The Mid-Valley trail will be constructed in three phases that largely follow along the rights-of-way of local irrigation and drainage districts. Along the way, it will connect with municipal parks, near schools, and other public places, Fuentes said.

“We have entities that we work with. This one right here, the Weslaco segment, is Hidalgo County and Cameron County Irrigation District No. 9. So, they’re the two miles we’re working on right now,” Fuentes said.

The second segment will consist of 5.7 miles heading west through the heart of Donna, including a stop downtown at La Placita Park.

“That’s Donna Irrigation District. And then after Donna Irrigation District, this is all drainage district right-of-way. So, we’re just using our drainage district right-of-way,” Fuentes said, referring to Hidalgo County Drainage District No. 1, upon which the third phase will be built.

A map shows the future a bike path under construction from Weslaco to San Juan on Tuesday, Feb. 20, 2024, in Weslaco. (Joel Martinez | [email protected])

That final eight-mile stretch will run through Alamo and connect to the Precinct 2 hike and bike trail in San Juan.

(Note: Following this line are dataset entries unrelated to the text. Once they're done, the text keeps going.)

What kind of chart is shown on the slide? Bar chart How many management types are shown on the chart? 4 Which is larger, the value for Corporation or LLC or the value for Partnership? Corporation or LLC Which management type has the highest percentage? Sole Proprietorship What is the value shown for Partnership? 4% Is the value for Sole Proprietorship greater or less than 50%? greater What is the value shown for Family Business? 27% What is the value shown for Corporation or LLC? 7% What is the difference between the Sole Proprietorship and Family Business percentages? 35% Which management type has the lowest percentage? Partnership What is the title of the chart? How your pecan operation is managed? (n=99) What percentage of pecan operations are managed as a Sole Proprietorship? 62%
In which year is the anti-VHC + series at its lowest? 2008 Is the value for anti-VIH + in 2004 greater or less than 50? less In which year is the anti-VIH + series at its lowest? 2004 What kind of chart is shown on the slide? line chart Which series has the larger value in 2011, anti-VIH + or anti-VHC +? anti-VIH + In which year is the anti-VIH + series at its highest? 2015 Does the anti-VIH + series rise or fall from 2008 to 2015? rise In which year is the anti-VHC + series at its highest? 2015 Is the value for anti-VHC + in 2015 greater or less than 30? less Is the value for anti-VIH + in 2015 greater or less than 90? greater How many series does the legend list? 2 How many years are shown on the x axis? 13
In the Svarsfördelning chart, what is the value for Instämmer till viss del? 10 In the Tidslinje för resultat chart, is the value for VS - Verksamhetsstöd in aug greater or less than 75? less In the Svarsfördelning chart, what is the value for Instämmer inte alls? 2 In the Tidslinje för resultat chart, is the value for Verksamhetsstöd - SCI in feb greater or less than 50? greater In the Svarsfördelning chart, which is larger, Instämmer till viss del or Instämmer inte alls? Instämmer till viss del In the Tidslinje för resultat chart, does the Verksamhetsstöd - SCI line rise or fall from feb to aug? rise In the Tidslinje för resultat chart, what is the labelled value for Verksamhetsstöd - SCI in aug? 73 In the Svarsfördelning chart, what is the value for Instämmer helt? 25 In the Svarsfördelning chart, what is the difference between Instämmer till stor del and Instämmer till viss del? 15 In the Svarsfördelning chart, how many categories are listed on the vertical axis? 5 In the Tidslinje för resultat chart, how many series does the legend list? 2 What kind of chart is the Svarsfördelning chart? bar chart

From there, officials hope to one day connect to the popular Second Street and Bicentennial hike and bike trails in McAllen, and ultimately, Edinburg’s Jackson Road trail, which stretches from just south of Canton Road to Chapin Street north of State Highway 107.

Earlier this month, officials in McAllen and Edinburg broke ground on a 1.5-mile trail that will connect the Second Street and Jackson Road trails.

“That’s what we call regionalism,” District 6 McAllen Commissioner Jose “Pepe” Cabeza de Vaca said about the prospect of creating a countywide interconnected trail system.

“We’re very happy to have the opportunity to connect all these communities and now the runners and the bikers will have an uninterrupted path,” he added a moment later.

Back in Weslaco, Commissioner Fuentes spoke of his hope that the trail system will not only give residents a place to work out their bodies, but their minds, as well.

“We’re addressing physical health here, but there’s also a mental wellness component,” Fuentes said.

“You see a bunch of nature around you and it really connects you back to what’s important and hopefully relieves some of that mental stress that — whether you’re a kid or whether you’re an adult — we all go through our own struggles,” he added a moment later.

Currently, crews are working on building a pedestrian crossing over an irrigation canal just north of the sports park.

Fuentes estimates that the Weslaco segment of the trail should take about six weeks to complete and hopes all 16 miles can be done by the end of the year.

“Something that started as a dream is now a reality,” Cabeza de Vaca said.